(Task inputs)

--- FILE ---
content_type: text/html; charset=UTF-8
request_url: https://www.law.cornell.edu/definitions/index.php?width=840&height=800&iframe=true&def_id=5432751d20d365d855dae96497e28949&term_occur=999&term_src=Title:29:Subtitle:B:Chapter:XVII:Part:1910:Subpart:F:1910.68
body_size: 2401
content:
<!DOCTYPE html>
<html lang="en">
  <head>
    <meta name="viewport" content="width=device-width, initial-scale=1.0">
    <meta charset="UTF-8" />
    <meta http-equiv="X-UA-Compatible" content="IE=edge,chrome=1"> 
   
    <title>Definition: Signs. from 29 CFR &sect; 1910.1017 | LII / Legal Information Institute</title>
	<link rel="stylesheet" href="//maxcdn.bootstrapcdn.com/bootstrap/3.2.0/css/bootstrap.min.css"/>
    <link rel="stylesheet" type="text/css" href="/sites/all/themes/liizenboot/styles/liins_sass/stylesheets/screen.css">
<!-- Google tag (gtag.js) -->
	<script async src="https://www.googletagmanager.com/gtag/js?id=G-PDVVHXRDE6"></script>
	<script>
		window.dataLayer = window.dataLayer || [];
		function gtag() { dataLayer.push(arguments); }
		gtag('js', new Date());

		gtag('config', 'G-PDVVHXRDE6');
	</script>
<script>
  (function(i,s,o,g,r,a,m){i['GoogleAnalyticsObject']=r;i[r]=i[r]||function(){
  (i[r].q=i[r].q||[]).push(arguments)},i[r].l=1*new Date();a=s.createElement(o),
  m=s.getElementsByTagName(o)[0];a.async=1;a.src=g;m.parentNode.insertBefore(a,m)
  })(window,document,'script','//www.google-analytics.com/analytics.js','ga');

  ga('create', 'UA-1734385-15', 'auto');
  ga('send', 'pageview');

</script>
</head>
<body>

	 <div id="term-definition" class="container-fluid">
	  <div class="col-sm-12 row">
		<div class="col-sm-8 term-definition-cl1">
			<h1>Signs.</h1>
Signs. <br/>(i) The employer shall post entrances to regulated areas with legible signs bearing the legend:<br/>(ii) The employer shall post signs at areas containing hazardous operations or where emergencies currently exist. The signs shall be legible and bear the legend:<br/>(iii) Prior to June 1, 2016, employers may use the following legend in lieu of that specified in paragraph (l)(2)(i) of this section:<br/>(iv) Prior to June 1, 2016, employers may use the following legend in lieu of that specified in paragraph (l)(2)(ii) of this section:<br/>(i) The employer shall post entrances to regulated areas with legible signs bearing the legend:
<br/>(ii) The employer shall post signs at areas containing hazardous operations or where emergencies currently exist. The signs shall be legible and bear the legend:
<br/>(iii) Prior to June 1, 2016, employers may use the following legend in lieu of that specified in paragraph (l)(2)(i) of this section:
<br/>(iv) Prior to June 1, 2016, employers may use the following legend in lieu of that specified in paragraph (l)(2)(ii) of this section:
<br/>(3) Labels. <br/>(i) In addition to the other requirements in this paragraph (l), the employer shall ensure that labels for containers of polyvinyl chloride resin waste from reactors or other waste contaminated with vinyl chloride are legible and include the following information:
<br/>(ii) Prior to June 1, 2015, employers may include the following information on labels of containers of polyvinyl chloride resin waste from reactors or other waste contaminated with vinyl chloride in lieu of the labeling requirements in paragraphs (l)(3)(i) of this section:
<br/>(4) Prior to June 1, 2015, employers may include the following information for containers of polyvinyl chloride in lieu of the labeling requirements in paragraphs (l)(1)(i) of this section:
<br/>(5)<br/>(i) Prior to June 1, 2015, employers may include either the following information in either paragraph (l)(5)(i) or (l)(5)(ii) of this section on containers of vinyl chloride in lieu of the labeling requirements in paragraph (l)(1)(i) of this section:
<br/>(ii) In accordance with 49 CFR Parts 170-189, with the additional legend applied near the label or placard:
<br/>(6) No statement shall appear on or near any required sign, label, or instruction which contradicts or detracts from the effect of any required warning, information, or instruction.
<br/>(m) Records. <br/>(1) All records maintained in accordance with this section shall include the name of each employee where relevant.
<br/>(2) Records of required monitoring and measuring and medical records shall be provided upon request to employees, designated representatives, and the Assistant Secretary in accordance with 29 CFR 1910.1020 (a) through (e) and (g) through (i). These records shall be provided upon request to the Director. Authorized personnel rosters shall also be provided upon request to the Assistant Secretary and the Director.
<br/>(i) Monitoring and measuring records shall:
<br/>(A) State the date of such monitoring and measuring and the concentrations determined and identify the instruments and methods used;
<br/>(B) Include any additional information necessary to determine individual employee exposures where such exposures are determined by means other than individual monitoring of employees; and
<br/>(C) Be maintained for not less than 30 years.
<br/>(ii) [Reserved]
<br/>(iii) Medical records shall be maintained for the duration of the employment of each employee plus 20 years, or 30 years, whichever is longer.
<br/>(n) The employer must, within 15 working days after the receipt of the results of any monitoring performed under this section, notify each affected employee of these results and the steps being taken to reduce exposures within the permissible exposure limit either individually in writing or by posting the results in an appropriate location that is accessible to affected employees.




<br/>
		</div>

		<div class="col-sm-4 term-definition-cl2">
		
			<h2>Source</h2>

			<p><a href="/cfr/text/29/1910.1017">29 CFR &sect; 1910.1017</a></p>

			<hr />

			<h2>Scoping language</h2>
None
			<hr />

(End Task inputs)

Task directions :: Looking at the entries above, say how many lines hold the word "years". Offer no other text.

Exercise response :: 2